> **Recorded information**:
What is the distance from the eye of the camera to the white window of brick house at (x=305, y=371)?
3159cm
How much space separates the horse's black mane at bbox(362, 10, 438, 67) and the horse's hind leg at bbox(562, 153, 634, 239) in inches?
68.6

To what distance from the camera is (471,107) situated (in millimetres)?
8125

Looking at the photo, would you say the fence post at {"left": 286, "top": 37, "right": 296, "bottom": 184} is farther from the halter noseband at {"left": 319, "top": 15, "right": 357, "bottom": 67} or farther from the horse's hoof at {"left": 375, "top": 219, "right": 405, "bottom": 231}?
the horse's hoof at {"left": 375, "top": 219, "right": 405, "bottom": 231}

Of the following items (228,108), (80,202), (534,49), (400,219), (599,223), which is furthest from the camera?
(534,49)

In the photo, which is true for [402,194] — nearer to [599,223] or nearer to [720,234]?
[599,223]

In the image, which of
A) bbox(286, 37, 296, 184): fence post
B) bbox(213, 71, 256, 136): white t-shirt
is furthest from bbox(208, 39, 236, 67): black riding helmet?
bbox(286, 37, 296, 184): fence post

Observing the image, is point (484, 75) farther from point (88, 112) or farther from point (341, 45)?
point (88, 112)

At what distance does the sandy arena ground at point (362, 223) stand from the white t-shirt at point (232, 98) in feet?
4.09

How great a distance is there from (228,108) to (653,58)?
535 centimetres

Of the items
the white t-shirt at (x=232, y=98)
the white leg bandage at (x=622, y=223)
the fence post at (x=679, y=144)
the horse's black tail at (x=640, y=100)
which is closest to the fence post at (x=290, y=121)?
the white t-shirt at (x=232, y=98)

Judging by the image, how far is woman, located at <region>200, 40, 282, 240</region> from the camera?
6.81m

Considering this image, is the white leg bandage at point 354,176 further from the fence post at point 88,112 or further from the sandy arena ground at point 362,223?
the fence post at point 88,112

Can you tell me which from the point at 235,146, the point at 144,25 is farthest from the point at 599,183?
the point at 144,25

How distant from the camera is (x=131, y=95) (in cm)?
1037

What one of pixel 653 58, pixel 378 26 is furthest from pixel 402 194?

> **Challenge**: Could you write out all the items again, changing "sandy arena ground" to "dirt arena floor" and keeping everything else the same?

> **Correct response**:
What is the distance from the eye of the camera to the white window of brick house at (x=305, y=371)?
3159cm
How much space separates the horse's black mane at bbox(362, 10, 438, 67) and the horse's hind leg at bbox(562, 153, 634, 239) in inches?
68.6

To what distance from the camera is (471,107) situated (in millimetres)?
8125

Looking at the photo, would you say the fence post at {"left": 286, "top": 37, "right": 296, "bottom": 184} is farther from the halter noseband at {"left": 319, "top": 15, "right": 357, "bottom": 67} or farther from the horse's hoof at {"left": 375, "top": 219, "right": 405, "bottom": 231}?
the horse's hoof at {"left": 375, "top": 219, "right": 405, "bottom": 231}

Of the following items (228,108), (80,202), (534,49), (400,219), (599,223), which is furthest from the camera?
(534,49)

In the photo, which is true for [402,194] — nearer to [599,223] or nearer to [720,234]?
[599,223]

In the image, which of
A) bbox(286, 37, 296, 184): fence post
B) bbox(213, 71, 256, 136): white t-shirt
is furthest from bbox(208, 39, 236, 67): black riding helmet?
bbox(286, 37, 296, 184): fence post

Observing the image, is point (484, 75) farther from point (88, 112) or farther from point (341, 45)?
point (88, 112)

At what distance does the dirt arena floor at point (362, 223) stand from the white t-shirt at point (232, 98) in feet?
4.09

How great a distance is there from (228,108) to (653,58)?
535 centimetres

Of the items
the white t-shirt at (x=232, y=98)
the white leg bandage at (x=622, y=223)
the fence post at (x=679, y=144)
the horse's black tail at (x=640, y=100)
which is closest to the fence post at (x=290, y=121)?
the white t-shirt at (x=232, y=98)

Judging by the image, how far is woman, located at <region>200, 40, 282, 240</region> from the camera?
6.81m

Considering this image, is the white leg bandage at point 354,176 further from the fence post at point 88,112 or further from the dirt arena floor at point 362,223?
the fence post at point 88,112

Can you tell me which from the point at 235,146, the point at 144,25 is farthest from the point at 599,183?
the point at 144,25

How distant from the camera is (x=131, y=95) (in cm)?
1037

What one of pixel 653 58, pixel 378 26 is furthest from pixel 402 194?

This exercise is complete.